§ Task to complete:
List each line in the listing below that contains the string "physical", counting only matches with the same capitalization.

┌─ Items

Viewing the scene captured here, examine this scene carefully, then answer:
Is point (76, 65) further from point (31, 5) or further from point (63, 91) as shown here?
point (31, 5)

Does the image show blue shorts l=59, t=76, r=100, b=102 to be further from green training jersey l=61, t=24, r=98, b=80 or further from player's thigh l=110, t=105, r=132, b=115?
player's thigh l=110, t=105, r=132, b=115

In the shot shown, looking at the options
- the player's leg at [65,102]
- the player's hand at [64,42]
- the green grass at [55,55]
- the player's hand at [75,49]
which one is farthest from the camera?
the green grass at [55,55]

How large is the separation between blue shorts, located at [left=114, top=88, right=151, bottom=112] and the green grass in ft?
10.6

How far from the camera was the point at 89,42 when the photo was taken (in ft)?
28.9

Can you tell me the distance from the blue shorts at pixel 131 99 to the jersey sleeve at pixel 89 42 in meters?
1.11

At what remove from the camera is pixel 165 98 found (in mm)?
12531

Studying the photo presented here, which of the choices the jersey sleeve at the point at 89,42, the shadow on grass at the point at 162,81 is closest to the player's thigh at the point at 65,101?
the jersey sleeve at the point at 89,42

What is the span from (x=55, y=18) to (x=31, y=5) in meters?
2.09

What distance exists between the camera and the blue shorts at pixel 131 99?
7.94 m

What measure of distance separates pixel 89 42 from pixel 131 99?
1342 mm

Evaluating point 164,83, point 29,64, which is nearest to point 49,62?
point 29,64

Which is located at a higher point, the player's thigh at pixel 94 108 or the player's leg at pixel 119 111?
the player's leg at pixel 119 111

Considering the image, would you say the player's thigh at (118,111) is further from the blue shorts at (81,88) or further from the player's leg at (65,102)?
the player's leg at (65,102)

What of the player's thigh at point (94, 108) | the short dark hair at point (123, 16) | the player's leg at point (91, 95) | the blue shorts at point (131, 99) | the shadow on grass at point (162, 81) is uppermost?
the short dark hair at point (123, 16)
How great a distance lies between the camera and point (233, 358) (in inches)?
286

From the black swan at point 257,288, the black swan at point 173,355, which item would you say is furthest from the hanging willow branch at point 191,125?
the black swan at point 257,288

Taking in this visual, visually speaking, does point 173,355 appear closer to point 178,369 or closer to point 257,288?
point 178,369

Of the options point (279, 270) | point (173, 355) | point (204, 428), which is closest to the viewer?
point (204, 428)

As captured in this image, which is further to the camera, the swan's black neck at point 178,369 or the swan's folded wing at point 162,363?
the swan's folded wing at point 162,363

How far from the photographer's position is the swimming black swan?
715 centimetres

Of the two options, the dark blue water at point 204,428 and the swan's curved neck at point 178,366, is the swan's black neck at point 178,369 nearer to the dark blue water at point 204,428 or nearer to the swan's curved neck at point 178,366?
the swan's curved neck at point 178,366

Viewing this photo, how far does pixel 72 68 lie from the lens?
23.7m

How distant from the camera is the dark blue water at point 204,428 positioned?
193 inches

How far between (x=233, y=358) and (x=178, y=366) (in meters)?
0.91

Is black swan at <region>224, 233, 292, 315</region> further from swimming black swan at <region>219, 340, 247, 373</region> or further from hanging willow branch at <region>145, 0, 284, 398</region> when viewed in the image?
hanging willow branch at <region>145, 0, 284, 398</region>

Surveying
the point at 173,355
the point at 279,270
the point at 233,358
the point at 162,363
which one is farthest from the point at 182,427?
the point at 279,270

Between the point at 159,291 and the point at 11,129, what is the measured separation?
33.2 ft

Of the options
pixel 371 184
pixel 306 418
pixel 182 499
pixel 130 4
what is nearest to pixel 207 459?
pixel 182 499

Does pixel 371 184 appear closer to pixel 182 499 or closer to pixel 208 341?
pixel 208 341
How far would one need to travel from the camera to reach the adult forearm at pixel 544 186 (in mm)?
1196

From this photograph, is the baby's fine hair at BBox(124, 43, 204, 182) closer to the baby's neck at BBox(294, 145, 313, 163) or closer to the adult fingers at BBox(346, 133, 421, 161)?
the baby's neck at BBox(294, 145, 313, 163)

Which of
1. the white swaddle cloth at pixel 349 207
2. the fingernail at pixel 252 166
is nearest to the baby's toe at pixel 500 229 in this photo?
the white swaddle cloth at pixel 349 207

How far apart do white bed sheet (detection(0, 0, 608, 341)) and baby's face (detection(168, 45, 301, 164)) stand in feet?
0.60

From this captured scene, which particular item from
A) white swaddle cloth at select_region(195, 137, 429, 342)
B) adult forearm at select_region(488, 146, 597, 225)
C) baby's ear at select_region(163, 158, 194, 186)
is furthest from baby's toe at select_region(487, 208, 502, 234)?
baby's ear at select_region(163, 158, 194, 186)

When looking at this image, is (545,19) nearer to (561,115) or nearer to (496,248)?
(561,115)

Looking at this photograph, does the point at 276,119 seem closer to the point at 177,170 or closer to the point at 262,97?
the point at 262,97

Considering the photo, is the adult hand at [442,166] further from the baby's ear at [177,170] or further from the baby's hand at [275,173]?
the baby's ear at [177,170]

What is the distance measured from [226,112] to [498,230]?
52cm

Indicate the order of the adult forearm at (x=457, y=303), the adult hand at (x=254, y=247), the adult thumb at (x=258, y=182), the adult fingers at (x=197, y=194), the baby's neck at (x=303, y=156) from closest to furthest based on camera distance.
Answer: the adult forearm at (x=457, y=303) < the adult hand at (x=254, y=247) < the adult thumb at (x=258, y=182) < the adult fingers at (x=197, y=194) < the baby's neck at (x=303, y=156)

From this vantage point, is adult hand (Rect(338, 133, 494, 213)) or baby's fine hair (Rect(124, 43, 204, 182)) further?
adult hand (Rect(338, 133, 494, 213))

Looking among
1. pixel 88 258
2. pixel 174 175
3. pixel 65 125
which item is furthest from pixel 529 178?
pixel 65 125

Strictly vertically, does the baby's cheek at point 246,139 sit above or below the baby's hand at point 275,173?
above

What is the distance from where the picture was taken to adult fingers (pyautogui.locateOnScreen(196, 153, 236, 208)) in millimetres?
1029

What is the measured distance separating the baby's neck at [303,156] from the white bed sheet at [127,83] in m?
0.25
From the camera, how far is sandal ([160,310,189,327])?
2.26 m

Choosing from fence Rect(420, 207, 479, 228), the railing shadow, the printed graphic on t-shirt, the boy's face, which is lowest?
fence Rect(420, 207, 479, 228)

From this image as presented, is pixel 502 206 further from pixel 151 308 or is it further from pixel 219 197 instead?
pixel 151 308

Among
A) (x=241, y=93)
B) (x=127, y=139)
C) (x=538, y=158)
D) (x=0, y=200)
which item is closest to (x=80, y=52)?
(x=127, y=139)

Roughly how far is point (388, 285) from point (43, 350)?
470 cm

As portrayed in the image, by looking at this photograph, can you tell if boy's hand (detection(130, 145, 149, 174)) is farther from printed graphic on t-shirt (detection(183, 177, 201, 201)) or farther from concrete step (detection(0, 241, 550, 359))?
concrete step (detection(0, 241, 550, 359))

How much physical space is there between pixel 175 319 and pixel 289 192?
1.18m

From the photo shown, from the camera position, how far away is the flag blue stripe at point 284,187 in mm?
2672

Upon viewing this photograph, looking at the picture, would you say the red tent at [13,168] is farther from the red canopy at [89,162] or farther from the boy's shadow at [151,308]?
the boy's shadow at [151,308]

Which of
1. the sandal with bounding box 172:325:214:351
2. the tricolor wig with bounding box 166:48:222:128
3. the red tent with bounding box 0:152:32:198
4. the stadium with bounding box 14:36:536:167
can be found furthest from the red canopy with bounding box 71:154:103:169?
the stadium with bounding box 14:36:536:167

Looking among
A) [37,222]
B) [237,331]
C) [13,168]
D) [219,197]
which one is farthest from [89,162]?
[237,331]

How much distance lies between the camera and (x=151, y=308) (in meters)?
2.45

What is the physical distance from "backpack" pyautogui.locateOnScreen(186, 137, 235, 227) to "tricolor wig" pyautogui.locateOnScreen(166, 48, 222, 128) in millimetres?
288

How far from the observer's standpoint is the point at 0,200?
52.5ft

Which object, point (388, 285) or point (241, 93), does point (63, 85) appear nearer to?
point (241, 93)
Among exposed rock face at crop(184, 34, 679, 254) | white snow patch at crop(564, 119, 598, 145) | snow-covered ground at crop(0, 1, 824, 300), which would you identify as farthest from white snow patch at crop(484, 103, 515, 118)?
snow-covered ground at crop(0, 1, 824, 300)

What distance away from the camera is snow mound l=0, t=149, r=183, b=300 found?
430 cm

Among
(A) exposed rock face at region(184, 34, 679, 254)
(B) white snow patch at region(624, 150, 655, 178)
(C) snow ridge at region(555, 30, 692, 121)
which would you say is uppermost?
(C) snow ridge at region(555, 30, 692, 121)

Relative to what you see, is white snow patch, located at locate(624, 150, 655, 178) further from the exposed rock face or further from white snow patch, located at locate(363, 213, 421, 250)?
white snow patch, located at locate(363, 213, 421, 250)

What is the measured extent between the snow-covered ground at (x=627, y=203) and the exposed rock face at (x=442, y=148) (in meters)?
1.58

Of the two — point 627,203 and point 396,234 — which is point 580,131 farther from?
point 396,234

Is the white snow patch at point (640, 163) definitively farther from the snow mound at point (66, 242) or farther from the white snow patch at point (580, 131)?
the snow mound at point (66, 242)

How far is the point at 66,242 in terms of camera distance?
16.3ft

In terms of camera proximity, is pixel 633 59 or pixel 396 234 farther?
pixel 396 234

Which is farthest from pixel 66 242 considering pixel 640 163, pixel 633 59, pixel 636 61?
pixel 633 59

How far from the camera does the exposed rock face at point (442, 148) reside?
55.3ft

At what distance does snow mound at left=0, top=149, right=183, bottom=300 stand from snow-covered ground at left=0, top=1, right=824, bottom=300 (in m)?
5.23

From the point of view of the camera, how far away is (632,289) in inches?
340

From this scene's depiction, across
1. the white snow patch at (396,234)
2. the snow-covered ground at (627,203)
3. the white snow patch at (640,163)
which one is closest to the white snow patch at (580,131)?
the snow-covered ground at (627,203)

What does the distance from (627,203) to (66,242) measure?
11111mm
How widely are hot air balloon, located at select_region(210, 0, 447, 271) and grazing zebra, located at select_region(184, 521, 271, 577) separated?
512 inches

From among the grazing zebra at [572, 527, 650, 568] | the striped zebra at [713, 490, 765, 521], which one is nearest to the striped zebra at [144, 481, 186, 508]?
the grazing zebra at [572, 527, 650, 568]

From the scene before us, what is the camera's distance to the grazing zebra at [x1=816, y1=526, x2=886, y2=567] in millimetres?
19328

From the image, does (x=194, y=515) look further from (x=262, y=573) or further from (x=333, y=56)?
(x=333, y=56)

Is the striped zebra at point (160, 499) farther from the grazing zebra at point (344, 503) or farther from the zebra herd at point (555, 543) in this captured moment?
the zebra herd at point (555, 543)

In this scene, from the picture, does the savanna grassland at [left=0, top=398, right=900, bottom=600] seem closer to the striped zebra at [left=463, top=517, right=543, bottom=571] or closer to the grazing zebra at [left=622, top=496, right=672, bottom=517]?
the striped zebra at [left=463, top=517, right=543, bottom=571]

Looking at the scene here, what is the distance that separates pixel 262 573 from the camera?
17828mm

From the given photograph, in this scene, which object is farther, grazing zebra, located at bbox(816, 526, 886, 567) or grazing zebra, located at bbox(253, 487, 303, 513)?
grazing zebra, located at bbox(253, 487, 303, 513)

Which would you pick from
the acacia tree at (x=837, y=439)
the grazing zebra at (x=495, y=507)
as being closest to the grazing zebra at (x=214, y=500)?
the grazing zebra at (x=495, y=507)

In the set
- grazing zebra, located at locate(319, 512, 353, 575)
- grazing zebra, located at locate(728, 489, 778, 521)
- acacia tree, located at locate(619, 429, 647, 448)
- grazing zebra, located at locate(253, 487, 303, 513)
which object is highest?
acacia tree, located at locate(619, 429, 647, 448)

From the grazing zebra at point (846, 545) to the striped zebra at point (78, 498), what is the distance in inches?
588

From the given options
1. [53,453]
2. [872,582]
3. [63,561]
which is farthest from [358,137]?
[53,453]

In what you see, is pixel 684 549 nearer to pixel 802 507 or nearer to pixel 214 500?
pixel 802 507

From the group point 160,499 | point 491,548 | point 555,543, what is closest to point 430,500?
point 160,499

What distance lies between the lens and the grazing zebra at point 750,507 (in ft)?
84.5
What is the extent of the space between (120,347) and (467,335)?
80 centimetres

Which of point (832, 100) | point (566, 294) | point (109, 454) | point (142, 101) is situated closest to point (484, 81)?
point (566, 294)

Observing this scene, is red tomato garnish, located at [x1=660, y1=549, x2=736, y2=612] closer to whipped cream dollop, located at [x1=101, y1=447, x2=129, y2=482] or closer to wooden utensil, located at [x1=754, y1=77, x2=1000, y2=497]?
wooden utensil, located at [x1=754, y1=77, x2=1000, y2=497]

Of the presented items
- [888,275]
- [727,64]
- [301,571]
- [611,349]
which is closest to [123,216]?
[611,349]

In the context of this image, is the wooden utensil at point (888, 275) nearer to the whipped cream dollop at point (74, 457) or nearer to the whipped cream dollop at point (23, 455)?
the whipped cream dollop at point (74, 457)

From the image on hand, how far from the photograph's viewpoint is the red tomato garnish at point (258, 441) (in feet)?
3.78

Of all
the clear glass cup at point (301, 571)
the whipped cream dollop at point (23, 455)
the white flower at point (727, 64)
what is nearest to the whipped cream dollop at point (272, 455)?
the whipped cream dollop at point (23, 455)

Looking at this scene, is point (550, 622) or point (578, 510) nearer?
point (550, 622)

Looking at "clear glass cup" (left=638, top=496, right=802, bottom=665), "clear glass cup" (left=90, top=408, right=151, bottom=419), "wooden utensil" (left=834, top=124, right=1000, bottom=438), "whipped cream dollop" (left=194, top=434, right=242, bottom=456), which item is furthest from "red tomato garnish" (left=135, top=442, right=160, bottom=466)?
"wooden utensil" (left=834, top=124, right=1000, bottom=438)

└─

§ Full solution:
How much physical space is there between pixel 175 319 and pixel 289 192?
What is the physical distance from "backpack" pyautogui.locateOnScreen(186, 137, 235, 227) to "tricolor wig" pyautogui.locateOnScreen(166, 48, 222, 128) in millimetres?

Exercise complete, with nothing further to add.